▸ Data in this exercise
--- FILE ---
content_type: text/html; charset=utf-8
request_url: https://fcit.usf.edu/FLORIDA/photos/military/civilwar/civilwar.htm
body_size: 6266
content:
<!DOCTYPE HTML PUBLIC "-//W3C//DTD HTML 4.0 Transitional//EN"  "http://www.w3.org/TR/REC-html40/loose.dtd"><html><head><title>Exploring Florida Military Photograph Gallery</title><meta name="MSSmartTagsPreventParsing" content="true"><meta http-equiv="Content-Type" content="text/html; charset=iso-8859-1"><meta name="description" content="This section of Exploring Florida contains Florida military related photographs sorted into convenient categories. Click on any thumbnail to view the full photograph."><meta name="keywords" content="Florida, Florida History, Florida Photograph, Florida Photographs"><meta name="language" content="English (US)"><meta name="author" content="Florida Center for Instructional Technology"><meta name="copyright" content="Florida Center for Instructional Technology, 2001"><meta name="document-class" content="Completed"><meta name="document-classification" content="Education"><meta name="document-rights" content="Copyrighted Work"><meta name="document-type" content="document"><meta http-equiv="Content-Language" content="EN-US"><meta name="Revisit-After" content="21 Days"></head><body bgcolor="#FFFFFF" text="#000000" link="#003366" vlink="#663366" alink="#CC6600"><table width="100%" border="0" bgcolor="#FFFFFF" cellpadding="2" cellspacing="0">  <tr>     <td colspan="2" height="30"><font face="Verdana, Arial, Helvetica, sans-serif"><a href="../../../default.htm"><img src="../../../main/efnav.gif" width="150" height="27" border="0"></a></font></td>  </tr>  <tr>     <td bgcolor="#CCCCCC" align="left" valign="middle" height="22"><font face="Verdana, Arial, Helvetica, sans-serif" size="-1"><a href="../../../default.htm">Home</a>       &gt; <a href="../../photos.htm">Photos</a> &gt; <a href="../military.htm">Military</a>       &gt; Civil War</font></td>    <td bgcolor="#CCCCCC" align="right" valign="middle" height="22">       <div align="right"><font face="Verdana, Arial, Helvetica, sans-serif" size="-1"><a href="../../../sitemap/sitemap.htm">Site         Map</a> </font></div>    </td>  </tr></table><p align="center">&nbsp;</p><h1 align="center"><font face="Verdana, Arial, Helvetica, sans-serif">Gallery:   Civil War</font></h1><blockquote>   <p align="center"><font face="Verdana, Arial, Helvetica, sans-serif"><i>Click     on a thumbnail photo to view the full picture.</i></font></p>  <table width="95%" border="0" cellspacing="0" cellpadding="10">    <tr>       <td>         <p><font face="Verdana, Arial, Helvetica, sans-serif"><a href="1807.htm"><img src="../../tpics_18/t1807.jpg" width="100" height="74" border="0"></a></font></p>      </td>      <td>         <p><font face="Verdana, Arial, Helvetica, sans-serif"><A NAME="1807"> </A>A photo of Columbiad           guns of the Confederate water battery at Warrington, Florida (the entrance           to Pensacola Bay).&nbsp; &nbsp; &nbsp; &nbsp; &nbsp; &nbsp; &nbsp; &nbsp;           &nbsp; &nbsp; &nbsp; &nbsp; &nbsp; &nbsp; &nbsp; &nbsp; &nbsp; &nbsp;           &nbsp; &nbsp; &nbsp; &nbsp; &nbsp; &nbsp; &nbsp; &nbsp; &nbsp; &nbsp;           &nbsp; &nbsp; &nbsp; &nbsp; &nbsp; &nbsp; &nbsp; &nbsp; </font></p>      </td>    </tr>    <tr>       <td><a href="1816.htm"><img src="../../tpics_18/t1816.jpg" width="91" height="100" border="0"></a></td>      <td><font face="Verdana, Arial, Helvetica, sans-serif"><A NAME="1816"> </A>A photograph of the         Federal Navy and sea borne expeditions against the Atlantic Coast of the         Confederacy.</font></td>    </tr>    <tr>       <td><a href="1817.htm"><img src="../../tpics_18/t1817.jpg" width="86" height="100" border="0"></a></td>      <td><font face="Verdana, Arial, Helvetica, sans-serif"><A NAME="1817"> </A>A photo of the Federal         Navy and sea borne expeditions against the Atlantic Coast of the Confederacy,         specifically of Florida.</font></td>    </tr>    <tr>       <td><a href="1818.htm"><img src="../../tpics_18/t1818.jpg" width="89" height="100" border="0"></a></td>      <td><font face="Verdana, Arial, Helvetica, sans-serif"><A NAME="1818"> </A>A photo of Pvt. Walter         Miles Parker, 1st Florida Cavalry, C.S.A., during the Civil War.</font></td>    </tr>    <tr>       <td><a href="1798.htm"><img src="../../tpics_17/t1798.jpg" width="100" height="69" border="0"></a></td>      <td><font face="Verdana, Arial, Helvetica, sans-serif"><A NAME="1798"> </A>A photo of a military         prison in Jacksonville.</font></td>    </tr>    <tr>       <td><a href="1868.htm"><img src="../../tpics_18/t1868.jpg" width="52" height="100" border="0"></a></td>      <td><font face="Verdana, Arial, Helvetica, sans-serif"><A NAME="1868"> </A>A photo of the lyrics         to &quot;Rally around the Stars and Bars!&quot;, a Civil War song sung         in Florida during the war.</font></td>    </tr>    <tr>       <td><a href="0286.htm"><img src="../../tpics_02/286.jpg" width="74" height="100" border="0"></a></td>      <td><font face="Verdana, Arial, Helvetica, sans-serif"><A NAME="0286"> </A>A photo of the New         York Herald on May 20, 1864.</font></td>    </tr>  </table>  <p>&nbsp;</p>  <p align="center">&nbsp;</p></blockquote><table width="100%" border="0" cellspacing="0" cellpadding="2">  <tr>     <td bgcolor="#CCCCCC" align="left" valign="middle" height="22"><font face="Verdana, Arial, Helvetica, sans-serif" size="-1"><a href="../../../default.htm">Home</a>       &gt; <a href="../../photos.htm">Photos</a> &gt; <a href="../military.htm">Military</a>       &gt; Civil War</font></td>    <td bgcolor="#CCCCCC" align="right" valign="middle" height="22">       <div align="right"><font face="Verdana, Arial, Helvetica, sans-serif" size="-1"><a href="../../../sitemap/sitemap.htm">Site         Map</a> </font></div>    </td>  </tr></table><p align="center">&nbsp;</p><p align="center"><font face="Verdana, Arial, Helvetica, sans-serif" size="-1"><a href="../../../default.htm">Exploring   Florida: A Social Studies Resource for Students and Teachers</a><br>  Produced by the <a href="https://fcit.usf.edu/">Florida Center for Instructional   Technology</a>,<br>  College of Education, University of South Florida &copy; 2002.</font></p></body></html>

▸ Task requirements
Every entry is to be copied exactly, with none omitted.

▸ Answer
--- FILE ---
content_type: text/html; charset=utf-8
request_url: https://fcit.usf.edu/FLORIDA/photos/military/civilwar/civilwar.htm
body_size: 6266
content:
<!DOCTYPE HTML PUBLIC "-//W3C//DTD HTML 4.0 Transitional//EN"  "http://www.w3.org/TR/REC-html40/loose.dtd"><html><head><title>Exploring Florida Military Photograph Gallery</title><meta name="MSSmartTagsPreventParsing" content="true"><meta http-equiv="Content-Type" content="text/html; charset=iso-8859-1"><meta name="description" content="This section of Exploring Florida contains Florida military related photographs sorted into convenient categories. Click on any thumbnail to view the full photograph."><meta name="keywords" content="Florida, Florida History, Florida Photograph, Florida Photographs"><meta name="language" content="English (US)"><meta name="author" content="Florida Center for Instructional Technology"><meta name="copyright" content="Florida Center for Instructional Technology, 2001"><meta name="document-class" content="Completed"><meta name="document-classification" content="Education"><meta name="document-rights" content="Copyrighted Work"><meta name="document-type" content="document"><meta http-equiv="Content-Language" content="EN-US"><meta name="Revisit-After" content="21 Days"></head><body bgcolor="#FFFFFF" text="#000000" link="#003366" vlink="#663366" alink="#CC6600"><table width="100%" border="0" bgcolor="#FFFFFF" cellpadding="2" cellspacing="0">  <tr>     <td colspan="2" height="30"><font face="Verdana, Arial, Helvetica, sans-serif"><a href="../../../default.htm"><img src="../../../main/efnav.gif" width="150" height="27" border="0"></a></font></td>  </tr>  <tr>     <td bgcolor="#CCCCCC" align="left" valign="middle" height="22"><font face="Verdana, Arial, Helvetica, sans-serif" size="-1"><a href="../../../default.htm">Home</a>       &gt; <a href="../../photos.htm">Photos</a> &gt; <a href="../military.htm">Military</a>       &gt; Civil War</font></td>    <td bgcolor="#CCCCCC" align="right" valign="middle" height="22">       <div align="right"><font face="Verdana, Arial, Helvetica, sans-serif" size="-1"><a href="../../../sitemap/sitemap.htm">Site         Map</a> </font></div>    </td>  </tr></table><p align="center">&nbsp;</p><h1 align="center"><font face="Verdana, Arial, Helvetica, sans-serif">Gallery:   Civil War</font></h1><blockquote>   <p align="center"><font face="Verdana, Arial, Helvetica, sans-serif"><i>Click     on a thumbnail photo to view the full picture.</i></font></p>  <table width="95%" border="0" cellspacing="0" cellpadding="10">    <tr>       <td>         <p><font face="Verdana, Arial, Helvetica, sans-serif"><a href="1807.htm"><img src="../../tpics_18/t1807.jpg" width="100" height="74" border="0"></a></font></p>      </td>      <td>         <p><font face="Verdana, Arial, Helvetica, sans-serif"><A NAME="1807"> </A>A photo of Columbiad           guns of the Confederate water battery at Warrington, Florida (the entrance           to Pensacola Bay).&nbsp; &nbsp; &nbsp; &nbsp; &nbsp; &nbsp; &nbsp; &nbsp;           &nbsp; &nbsp; &nbsp; &nbsp; &nbsp; &nbsp; &nbsp; &nbsp; &nbsp; &nbsp;           &nbsp; &nbsp; &nbsp; &nbsp; &nbsp; &nbsp; &nbsp; &nbsp; &nbsp; &nbsp;           &nbsp; &nbsp; &nbsp; &nbsp; &nbsp; &nbsp; &nbsp; &nbsp; </font></p>      </td>    </tr>    <tr>       <td><a href="1816.htm"><img src="../../tpics_18/t1816.jpg" width="91" height="100" border="0"></a></td>      <td><font face="Verdana, Arial, Helvetica, sans-serif"><A NAME="1816"> </A>A photograph of the         Federal Navy and sea borne expeditions against the Atlantic Coast of the         Confederacy.</font></td>    </tr>    <tr>       <td><a href="1817.htm"><img src="../../tpics_18/t1817.jpg" width="86" height="100" border="0"></a></td>      <td><font face="Verdana, Arial, Helvetica, sans-serif"><A NAME="1817"> </A>A photo of the Federal         Navy and sea borne expeditions against the Atlantic Coast of the Confederacy,         specifically of Florida.</font></td>    </tr>    <tr>       <td><a href="1818.htm"><img src="../../tpics_18/t1818.jpg" width="89" height="100" border="0"></a></td>      <td><font face="Verdana, Arial, Helvetica, sans-serif"><A NAME="1818"> </A>A photo of Pvt. Walter         Miles Parker, 1st Florida Cavalry, C.S.A., during the Civil War.</font></td>    </tr>    <tr>       <td><a href="1798.htm"><img src="../../tpics_17/t1798.jpg" width="100" height="69" border="0"></a></td>      <td><font face="Verdana, Arial, Helvetica, sans-serif"><A NAME="1798"> </A>A photo of a military         prison in Jacksonville.</font></td>    </tr>    <tr>       <td><a href="1868.htm"><img src="../../tpics_18/t1868.jpg" width="52" height="100" border="0"></a></td>      <td><font face="Verdana, Arial, Helvetica, sans-serif"><A NAME="1868"> </A>A photo of the lyrics         to &quot;Rally around the Stars and Bars!&quot;, a Civil War song sung         in Florida during the war.</font></td>    </tr>    <tr>       <td><a href="0286.htm"><img src="../../tpics_02/286.jpg" width="74" height="100" border="0"></a></td>      <td><font face="Verdana, Arial, Helvetica, sans-serif"><A NAME="0286"> </A>A photo of the New         York Herald on May 20, 1864.</font></td>    </tr>  </table>  <p>&nbsp;</p>  <p align="center">&nbsp;</p></blockquote><table width="100%" border="0" cellspacing="0" cellpadding="2">  <tr>     <td bgcolor="#CCCCCC" align="left" valign="middle" height="22"><font face="Verdana, Arial, Helvetica, sans-serif" size="-1"><a href="../../../default.htm">Home</a>       &gt; <a href="../../photos.htm">Photos</a> &gt; <a href="../military.htm">Military</a>       &gt; Civil War</font></td>    <td bgcolor="#CCCCCC" align="right" valign="middle" height="22">       <div align="right"><font face="Verdana, Arial, Helvetica, sans-serif" size="-1"><a href="../../../sitemap/sitemap.htm">Site         Map</a> </font></div>    </td>  </tr></table><p align="center">&nbsp;</p><p align="center"><font face="Verdana, Arial, Helvetica, sans-serif" size="-1"><a href="../../../default.htm">Exploring   Florida: A Social Studies Resource for Students and Teachers</a><br>  Produced by the <a href="https://fcit.usf.edu/">Florida Center for Instructional   Technology</a>,<br>  College of Education, University of South Florida &copy; 2002.</font></p></body></html>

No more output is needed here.